▶ [EXERCISE PROMPT] Reply with one number: the count of lines in the records below that hold "archivo".

▶ [SUPPLIED DATA]
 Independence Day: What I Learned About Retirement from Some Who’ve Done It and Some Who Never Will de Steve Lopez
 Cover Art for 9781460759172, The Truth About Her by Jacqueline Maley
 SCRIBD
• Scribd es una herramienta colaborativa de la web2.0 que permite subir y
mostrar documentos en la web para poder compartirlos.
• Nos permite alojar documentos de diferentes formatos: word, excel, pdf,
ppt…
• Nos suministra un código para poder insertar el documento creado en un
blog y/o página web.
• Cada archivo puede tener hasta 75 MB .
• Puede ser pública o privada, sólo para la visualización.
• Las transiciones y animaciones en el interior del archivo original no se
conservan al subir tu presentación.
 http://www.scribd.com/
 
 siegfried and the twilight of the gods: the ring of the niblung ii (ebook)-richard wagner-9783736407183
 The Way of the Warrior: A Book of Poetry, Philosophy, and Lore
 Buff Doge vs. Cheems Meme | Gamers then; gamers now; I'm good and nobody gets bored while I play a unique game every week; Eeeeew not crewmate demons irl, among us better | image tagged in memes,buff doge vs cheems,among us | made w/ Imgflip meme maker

--

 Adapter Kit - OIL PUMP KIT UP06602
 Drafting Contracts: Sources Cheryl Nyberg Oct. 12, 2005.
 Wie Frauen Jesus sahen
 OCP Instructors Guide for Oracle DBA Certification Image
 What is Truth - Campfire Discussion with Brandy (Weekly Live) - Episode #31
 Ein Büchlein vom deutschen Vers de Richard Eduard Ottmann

▶ [TASK SOLUTION] 2